Sometime in mid-1989, plaintiff decided to stop attending the breakfast meetings. He testified he felt the parties had run out of things to say to each other, and he became irritated at defendant’s attitude and remarks defendant made about plaintiff’s marriage. A couple of weeks after plaintiff stopped attending the “breakfast club,” defendant called and asked plaintiff to attend one last breakfast. Plaintiff declined. At a chance meeting in a parking lot, defendant again suggested getting together but plaintiff was not interested. On a few occasions, they were in the restaurant at the same time but did not approach each other.

On August 25, 1989, plaintiff was seated in the Bagel Nosh with his cousin Sol Barouh. Defendant entered the restaurant.

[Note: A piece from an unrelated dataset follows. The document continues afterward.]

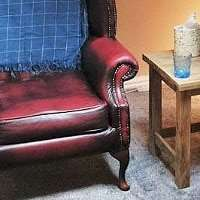 Counselling and psychotherapy is available here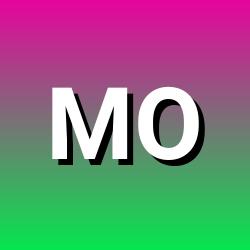 mofoalex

Defendant walked down the aisle, approached plaintiff from behind, and intentionally made contact with his right hand on the right side of plaintiff’s head.

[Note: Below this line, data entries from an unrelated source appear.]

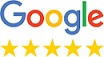 5 Star Google Reviews for Total Digital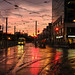 The Colour of Rain by Ben Roffelsen Photography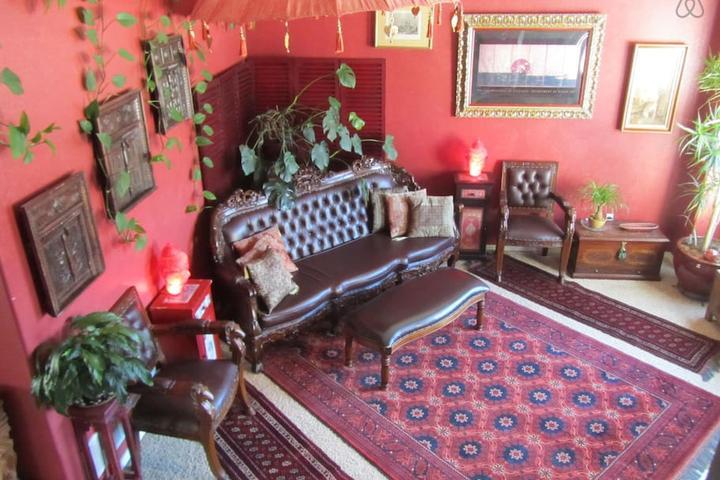 Pet Friendly Fountain Airbnb Rentals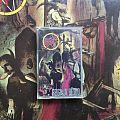 Slayer - Tape / Vinyl / CD / Recording etc - Slayer - Reign In Blood tape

The nature of this contact, on which the action for battery and negligence was based, was the subject of widely conflicting testimony.

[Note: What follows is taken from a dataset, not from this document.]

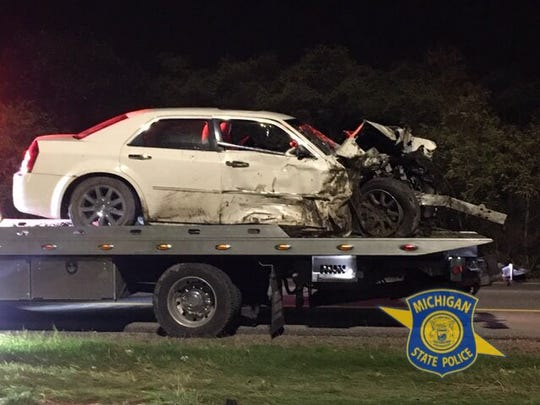 A suspected drunk driver got into a car accident early Saturday morning on westbound I-696 underneath the Haggerty overpass.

According to defendant, it was a “little friendly tap,” a “love tap,” a friendly gesture with absolutely no force behind it, accompanied by a greeting, “ ‘Hi, Bob.’ ”

*43 According to plaintiff, it was a “blow” which immediately left him stunned and dazed. According to eyewitness Sol Barouh, it was a “hard wallop” administered after the greeting, “ ‘Hi, Bob.’ ”

Plaintiff immediately cradled his head in his hands with his elbows on the table. He said nothing to anyone and did not respond to Sol’s questions, “ ‘What’s the matter? Are you hurt?’ ”

After a few minutes during which plaintiff continued to cradle his head in dazed silence, plaintiff got up and started pacing on the sidewalk outside the restaurant. He gestured through the window for Sol to come out. He told Sol he was dizzy and that he did not know why defendant hit him. Defendant approached them but plaintiff told defendant to get lost.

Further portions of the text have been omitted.